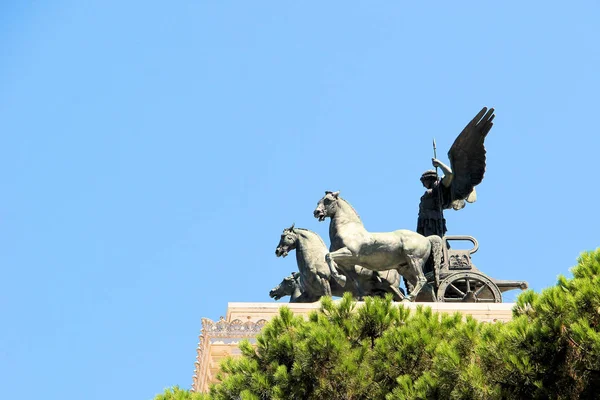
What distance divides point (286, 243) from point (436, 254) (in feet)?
9.24

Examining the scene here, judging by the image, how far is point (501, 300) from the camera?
2780 centimetres

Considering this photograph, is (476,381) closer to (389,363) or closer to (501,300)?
(389,363)

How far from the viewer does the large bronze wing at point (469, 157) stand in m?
28.9

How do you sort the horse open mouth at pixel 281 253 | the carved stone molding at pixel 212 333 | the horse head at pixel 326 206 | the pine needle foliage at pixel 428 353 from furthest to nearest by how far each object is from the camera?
the horse open mouth at pixel 281 253 < the horse head at pixel 326 206 < the carved stone molding at pixel 212 333 < the pine needle foliage at pixel 428 353

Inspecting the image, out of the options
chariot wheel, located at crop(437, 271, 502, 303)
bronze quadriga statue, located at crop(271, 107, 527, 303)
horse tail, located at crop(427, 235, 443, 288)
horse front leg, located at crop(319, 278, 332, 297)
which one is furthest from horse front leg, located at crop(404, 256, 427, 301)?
horse front leg, located at crop(319, 278, 332, 297)

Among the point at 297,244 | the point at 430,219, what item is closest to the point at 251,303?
the point at 297,244

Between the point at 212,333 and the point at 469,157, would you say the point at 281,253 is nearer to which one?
the point at 212,333

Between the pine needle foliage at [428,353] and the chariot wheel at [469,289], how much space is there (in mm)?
7262

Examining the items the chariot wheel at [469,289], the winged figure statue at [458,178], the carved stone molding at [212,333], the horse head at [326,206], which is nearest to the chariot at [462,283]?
the chariot wheel at [469,289]

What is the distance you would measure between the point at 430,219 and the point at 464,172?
114 centimetres

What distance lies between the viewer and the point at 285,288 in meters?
28.4

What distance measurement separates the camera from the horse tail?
91.4ft

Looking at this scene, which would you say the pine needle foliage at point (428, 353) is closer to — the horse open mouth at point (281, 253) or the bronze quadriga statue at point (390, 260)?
the bronze quadriga statue at point (390, 260)

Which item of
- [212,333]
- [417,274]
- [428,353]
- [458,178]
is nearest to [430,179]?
[458,178]
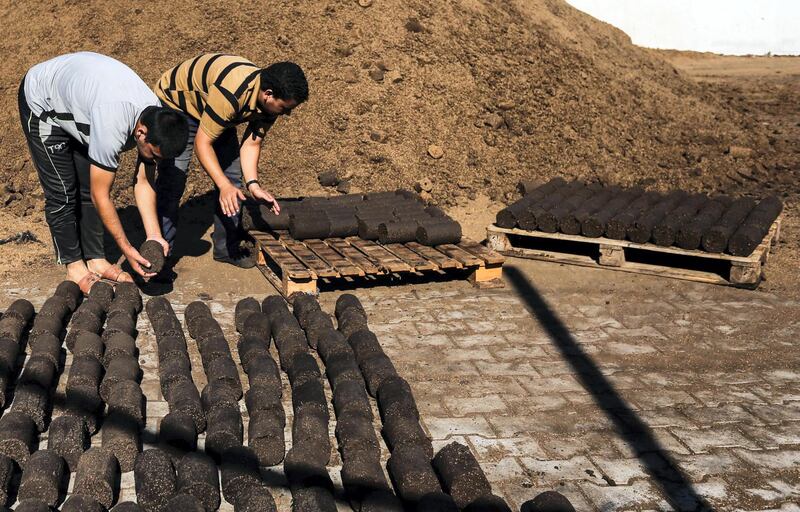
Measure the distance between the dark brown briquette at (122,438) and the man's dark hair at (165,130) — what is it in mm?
1802

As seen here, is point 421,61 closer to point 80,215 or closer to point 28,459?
point 80,215

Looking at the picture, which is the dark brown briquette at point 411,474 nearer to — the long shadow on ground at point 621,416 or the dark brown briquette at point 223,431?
the dark brown briquette at point 223,431

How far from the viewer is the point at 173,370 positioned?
5.90m

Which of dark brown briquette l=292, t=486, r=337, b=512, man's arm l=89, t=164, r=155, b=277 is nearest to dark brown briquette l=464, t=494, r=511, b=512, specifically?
dark brown briquette l=292, t=486, r=337, b=512

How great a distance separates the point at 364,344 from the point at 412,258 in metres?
1.93

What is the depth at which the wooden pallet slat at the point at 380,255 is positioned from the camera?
796 cm

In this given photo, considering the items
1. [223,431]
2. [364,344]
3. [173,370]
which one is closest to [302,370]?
[364,344]

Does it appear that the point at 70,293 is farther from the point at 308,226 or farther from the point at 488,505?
the point at 488,505

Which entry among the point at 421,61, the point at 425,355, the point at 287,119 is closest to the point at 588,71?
the point at 421,61

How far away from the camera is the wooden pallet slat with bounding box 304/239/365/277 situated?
7.84 metres

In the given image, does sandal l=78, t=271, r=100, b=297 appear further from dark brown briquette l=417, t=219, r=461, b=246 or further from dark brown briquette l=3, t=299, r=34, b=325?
A: dark brown briquette l=417, t=219, r=461, b=246

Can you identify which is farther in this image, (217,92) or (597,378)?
(217,92)

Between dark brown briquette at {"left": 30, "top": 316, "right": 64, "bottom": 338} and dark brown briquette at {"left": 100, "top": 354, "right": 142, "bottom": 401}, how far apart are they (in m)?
0.87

- **DO THIS**:
Every line from the one containing "How far away" through the last line of the entries must be written out verbatim, and no other line.

- **FINAL RESULT**:
How far away from the camera is the wooden pallet slat with bounding box 304/239/365/277 situated?
7.84 metres

In the given image, does sandal l=78, t=271, r=100, b=297 appear further from dark brown briquette l=417, t=219, r=461, b=246 or further from dark brown briquette l=3, t=299, r=34, b=325?
A: dark brown briquette l=417, t=219, r=461, b=246

Can you identify which is farther in this image, (217,92) or (597,378)?
(217,92)

Between dark brown briquette at {"left": 30, "top": 316, "right": 64, "bottom": 338} and dark brown briquette at {"left": 100, "top": 354, "right": 142, "bottom": 401}, how far apart are they (in m)?
0.87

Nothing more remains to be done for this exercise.